→ DOCUMENT PASSAGE:

==================================================

I didn’t manage to get it back on and reengage the freehub so today left at the LBS for what they said was gonna be £20-30’s effort. It’s all pretty much brand new and was working fine. Guessing the cassette has dug into the freehub body? What did I do here? Not put it together properly to start with?
Likely the seal for the freehub wasn't seated properly on the hub. That and the end caps are the only thing usually holding it on.
Highly likely nothing to worry about at all.
Most folk will have done this before.
What brand/model hub mate?
Good old self disassembling Hopes?
Superstar electro hubs do that. It a real pita as all the pawls can also fall out
They are a superstar purchase; Fuel perhaps? 26’ers I got a while back but never got around to putting on.
DT swiss do this, its great for quick lube of star ratchet
This happened to me this morning on my Hope hubs whilst taking them apart to sell them, what do I need to do to fix them?
Hope have great vids for their hubs mate. I can't recall the exact method but their service vid will show it all in detail. I do remember it being very simple.👍
Watched the Hope vid. Not what I needed exactly but if you’ve got a Hope hub, it’ll be ace.
What would I need to be mindful of to stop this happening again - can’t afford to take it to LBS every time.
Sorry op, was answering will.
What sort of hub is it OP
#As above some hubs are designed to be able to be dissasembled without tools. Just learn how to put it back together. Hope ones take two minutes to do.
Haha, any other manufacturer and this would probably be considered a design flaw but because it's Hope it's all fine and dandy to have your freehub pawls and springs falling out every time you take your cassette off 😉
Haha, any other manufacturer and this would probably be considered a design flaw but because it’s Hope it’s all fine and dandy to have your freehub pawls and springs falling out every time you take your cassette off 😉
The OP has a Superstar hub
Aye, but everyone opened it expecting another example of hopes finest...
Yeah, I was just laughing because everyone was leaping to Hope's defence despite OP not even owning a Hope hub.
I opened the thread expecting it to be a Hope hub also, I managed to pull cassette and freehub off in a car park somewhere just trying to refit the wheel a little hastily, once bitten twice shy!
I have watched the video and he uses a tool to push the freehub back in, do I need this or I can I bodge/make do with something else?
You don't need the tool,you just need something cylindrical that matches the seal size .
I use/kept an old roll on deodorant tube to do it.
OP - we have superstar hubs (Tesla I think).
Make sure all the springs and pawls are in and facing same way.
Then, pop freehub back on by twisting anticlockwise a fair bit as well as pushing on. This 'folds' the pawls back in as if you were back pedalling. It will pop back on.
Do check the end cap is lined up, as this can prevent it really bottoming down. This is the one held captive by the casette lock ring.

==================================================

→ LISTED ENTRIES:
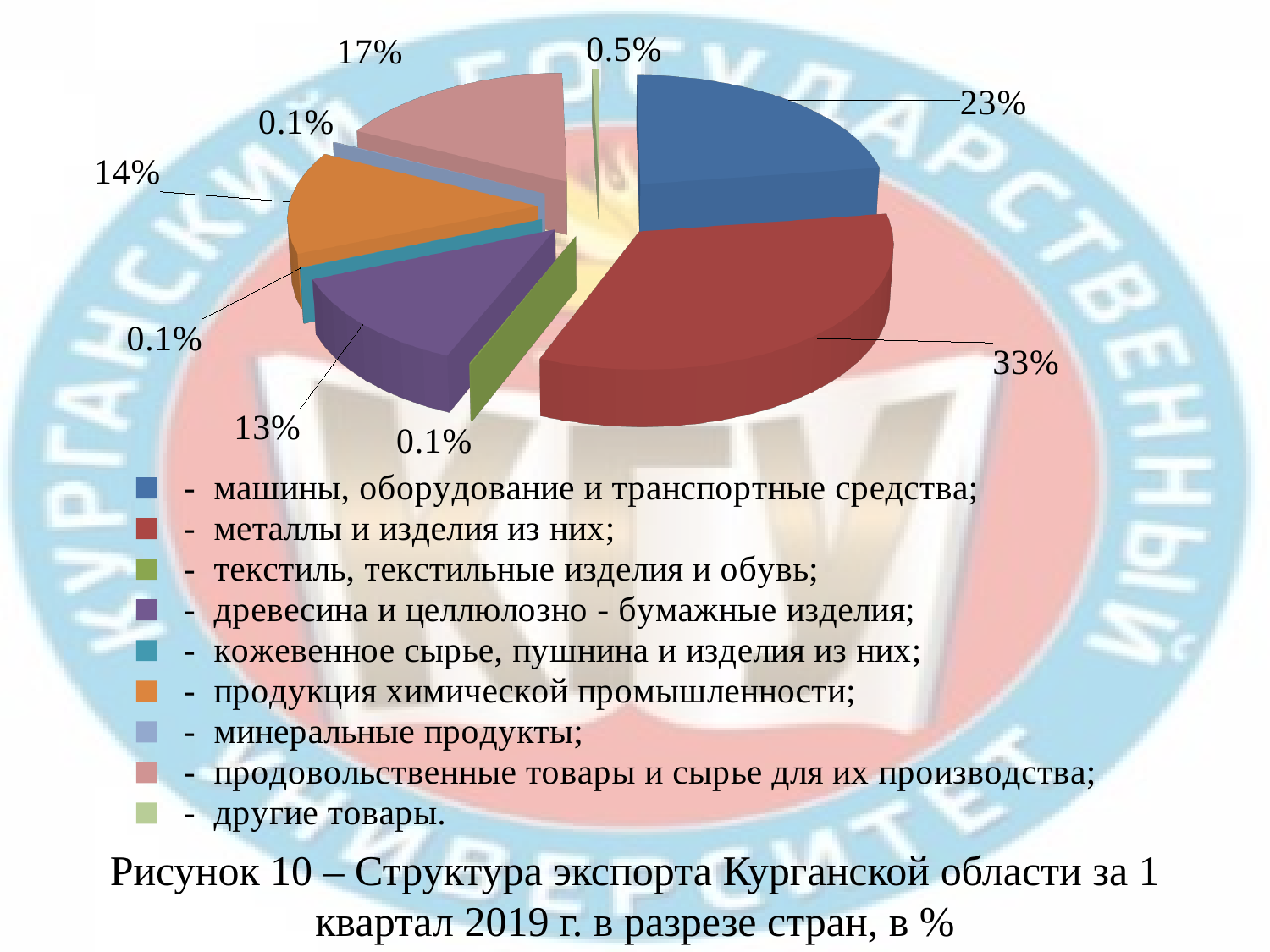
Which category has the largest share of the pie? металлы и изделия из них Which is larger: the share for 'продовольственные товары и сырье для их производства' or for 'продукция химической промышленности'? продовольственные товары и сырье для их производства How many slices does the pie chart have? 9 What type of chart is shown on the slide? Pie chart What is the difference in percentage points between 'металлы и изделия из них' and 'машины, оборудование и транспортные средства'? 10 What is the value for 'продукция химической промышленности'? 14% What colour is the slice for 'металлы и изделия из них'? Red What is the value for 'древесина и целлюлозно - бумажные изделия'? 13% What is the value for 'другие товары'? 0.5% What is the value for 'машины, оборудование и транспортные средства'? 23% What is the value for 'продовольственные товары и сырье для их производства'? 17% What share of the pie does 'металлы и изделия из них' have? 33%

==================================================

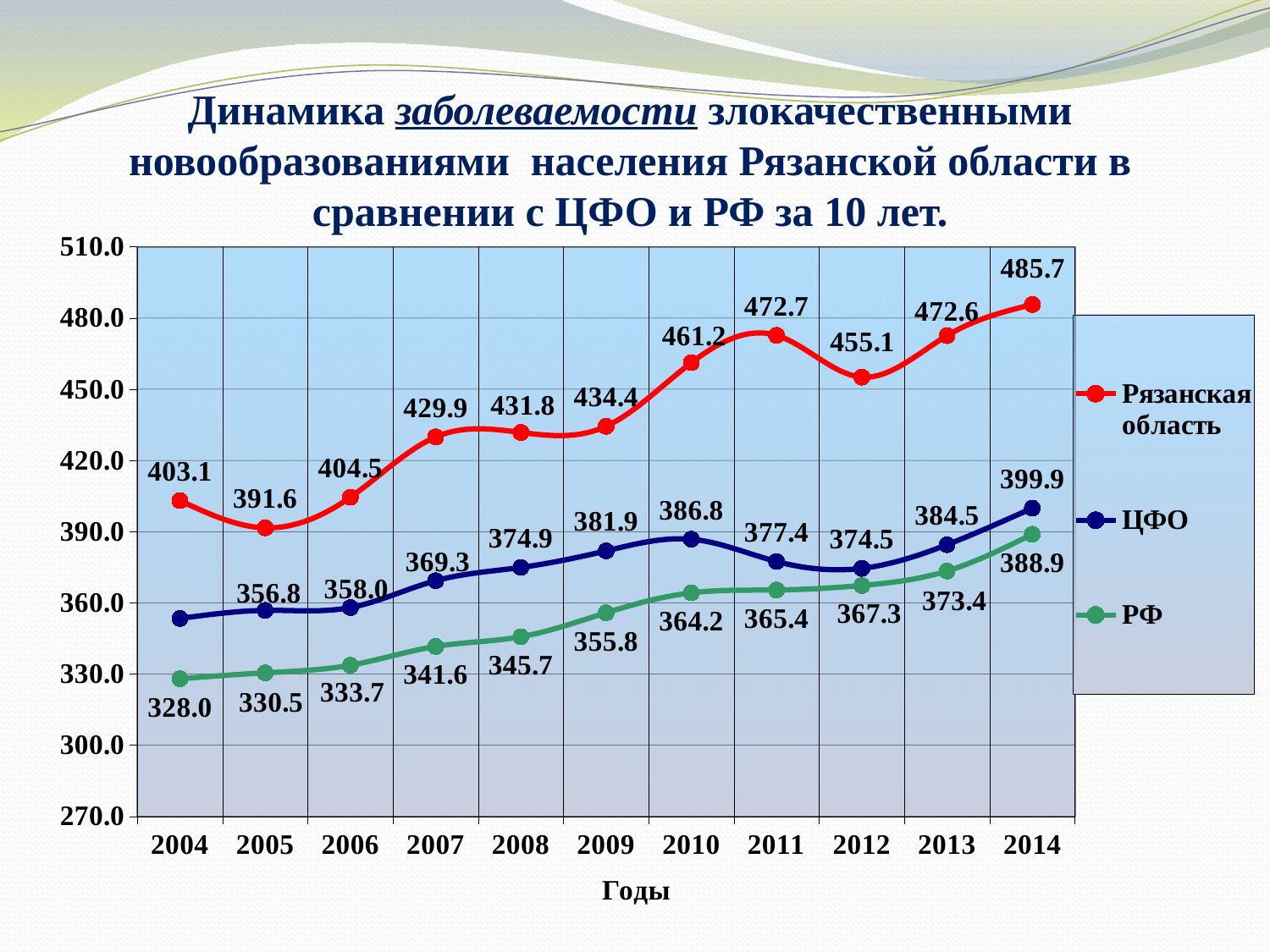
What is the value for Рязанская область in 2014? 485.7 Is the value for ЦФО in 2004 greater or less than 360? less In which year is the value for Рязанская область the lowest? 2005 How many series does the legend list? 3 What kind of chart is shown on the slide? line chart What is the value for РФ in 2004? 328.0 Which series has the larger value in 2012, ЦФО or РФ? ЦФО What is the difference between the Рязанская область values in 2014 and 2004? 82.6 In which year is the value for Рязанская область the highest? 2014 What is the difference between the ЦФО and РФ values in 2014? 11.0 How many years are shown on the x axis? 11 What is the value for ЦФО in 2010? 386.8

==================================================

→ REQUIRED WORK:
**A.** In the freehub thread, why does the advice say to twist the freehub anticlockwise while pushing it back on?
**B.** Please list every hub manufacturer named in the freehub thread.

→ ANSWERS BY TASK:
**A.** Twisting it anticlockwise while pushing folds the pawls back in, as if you were back pedalling, so the freehub pops back on.

**B.** Hope, Superstar, DT Swiss